Mesajı Okuyun
Old 25-11-2015, 14:10   #2
Yücel Kocabaş

 
Varsayılan

--İnançlı işlem olmaz.(Olabilmesi için öncelikle davacının tapuda adına kayıtlı olan bir taşınmazı davalıya devir ve temlik etmesi gerekir. Oysa sorudaki olayda taraflar arasında devir temlik ilişkisi mevcut değildir. Davacı tapudaki alım-satım işleminin tarafı da değildir. )
NOTResmi senede dayalı işlemlerde taraf muvazaası,nam_ı müstear,inanç sözleşmeleri davalarında 5.2.1947 tarihli ve 20/6 sayılı Yargıtay İçtihadı Birleştirme Kararı gereği aralarında akrabalık durumu olsa dahı iddianın yazılı belge ile ispatı gerekir.
--Muris muvazaası da olmaz.( Muris muvazaasında murisin sağlığında diğer mirasçıları mirastan mahrum etmek maksadıyla gerçekte bağışladığı taşınmazı tapuda satış gibi göstererek devir ve temlik etmesi gerekir. Bu dava mirasçılar tarafından açılır. Olayda, bu tanımdaki unsurlar gerçekleşmemiştir.)

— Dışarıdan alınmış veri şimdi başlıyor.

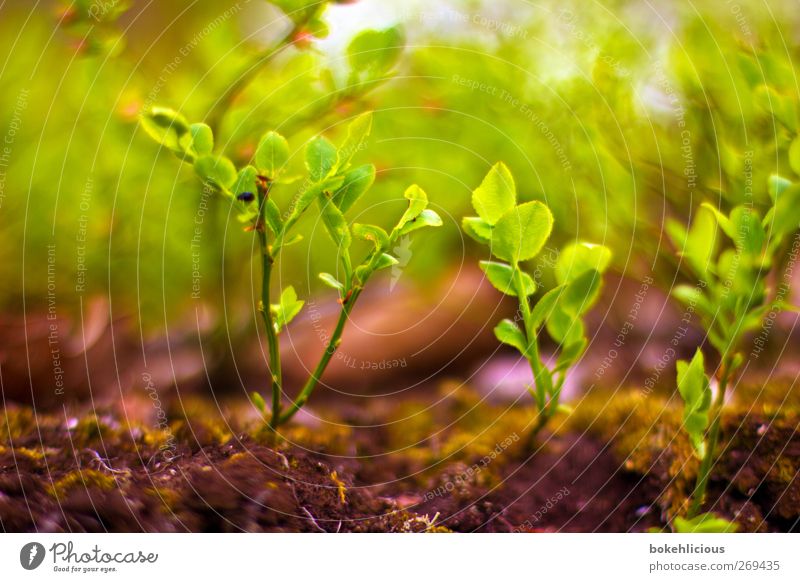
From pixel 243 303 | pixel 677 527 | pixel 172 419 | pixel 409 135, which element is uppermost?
pixel 409 135

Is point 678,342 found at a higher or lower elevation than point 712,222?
lower

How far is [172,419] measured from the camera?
0.56 m

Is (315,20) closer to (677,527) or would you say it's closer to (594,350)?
(594,350)

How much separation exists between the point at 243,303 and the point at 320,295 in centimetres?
8

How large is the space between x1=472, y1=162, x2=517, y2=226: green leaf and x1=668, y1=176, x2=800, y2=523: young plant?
5.8 inches

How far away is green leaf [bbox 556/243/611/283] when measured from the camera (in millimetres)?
515

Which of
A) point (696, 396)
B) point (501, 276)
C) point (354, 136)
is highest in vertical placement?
point (354, 136)

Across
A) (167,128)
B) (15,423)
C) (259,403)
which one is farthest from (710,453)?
(15,423)

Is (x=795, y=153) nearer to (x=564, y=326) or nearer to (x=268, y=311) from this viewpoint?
(x=564, y=326)

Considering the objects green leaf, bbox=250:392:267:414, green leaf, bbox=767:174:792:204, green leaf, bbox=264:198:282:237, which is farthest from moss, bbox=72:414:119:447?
green leaf, bbox=767:174:792:204

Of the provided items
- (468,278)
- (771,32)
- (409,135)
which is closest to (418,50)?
(409,135)

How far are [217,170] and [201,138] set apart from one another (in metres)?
0.03

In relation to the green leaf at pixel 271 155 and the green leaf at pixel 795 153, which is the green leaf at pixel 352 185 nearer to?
the green leaf at pixel 271 155
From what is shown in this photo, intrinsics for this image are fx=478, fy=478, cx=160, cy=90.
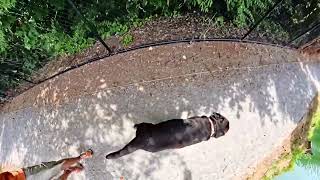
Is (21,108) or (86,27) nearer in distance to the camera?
(86,27)

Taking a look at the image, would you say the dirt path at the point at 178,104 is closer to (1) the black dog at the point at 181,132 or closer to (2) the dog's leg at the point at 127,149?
(2) the dog's leg at the point at 127,149

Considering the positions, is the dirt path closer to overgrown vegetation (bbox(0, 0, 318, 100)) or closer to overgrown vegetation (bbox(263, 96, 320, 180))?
overgrown vegetation (bbox(263, 96, 320, 180))

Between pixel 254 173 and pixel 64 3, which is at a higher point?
pixel 64 3

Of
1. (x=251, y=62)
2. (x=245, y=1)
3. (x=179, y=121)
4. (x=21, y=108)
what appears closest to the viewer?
(x=179, y=121)

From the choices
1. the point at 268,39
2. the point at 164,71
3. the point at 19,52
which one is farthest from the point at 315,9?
the point at 19,52

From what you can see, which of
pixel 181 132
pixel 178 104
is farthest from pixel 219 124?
pixel 178 104

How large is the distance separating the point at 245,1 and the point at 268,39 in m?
0.93

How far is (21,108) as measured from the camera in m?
8.01

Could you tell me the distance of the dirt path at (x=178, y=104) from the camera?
707 cm

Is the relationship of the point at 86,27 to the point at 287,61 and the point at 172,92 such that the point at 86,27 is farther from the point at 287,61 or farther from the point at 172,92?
the point at 287,61

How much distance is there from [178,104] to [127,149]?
1.12 m

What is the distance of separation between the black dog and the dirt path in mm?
804

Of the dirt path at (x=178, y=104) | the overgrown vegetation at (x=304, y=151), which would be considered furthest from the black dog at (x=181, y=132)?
the overgrown vegetation at (x=304, y=151)

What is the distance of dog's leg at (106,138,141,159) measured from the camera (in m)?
6.32
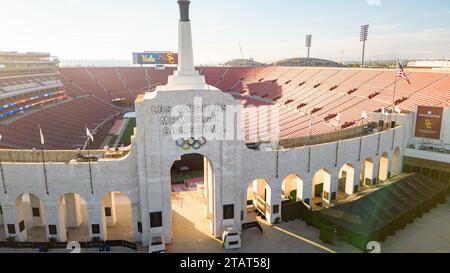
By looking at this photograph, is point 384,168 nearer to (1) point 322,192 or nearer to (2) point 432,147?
(2) point 432,147

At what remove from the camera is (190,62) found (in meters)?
26.2

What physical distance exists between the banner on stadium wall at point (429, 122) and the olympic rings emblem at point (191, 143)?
27429mm

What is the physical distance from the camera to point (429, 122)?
3606 cm

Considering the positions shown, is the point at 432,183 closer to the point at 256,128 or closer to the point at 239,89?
the point at 256,128

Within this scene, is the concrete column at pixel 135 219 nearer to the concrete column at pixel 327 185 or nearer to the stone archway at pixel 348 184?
the concrete column at pixel 327 185

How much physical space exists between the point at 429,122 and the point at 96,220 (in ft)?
119

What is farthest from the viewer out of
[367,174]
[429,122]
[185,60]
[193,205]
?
[429,122]

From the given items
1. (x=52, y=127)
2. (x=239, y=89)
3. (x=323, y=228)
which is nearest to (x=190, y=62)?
(x=323, y=228)

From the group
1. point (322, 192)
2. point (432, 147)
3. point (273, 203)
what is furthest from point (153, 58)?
point (273, 203)

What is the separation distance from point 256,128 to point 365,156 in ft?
74.9

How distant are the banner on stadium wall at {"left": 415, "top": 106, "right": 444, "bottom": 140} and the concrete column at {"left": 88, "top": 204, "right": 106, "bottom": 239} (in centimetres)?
3508

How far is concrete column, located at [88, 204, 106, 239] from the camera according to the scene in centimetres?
2433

--Ortada gizli bağış vardır.Yargıtay 1.HD.sin taşınmazın satış parası kendisi tarafından ödendiği halde, tapu kaydının bir başkasının üzerine yapılmasını ,ödenen satış bedeli kadar gizli bağış yapıldığını kabul eden pekçok kararı vardır. Parayı ödeyenin muris olması halinde mirasçıların tenkis davası açabileceği benimsenmektedir. Sorulan olayda muris lehine gizli bağışta bulunulmakla tenkis davası da açılamayacağı açıktır.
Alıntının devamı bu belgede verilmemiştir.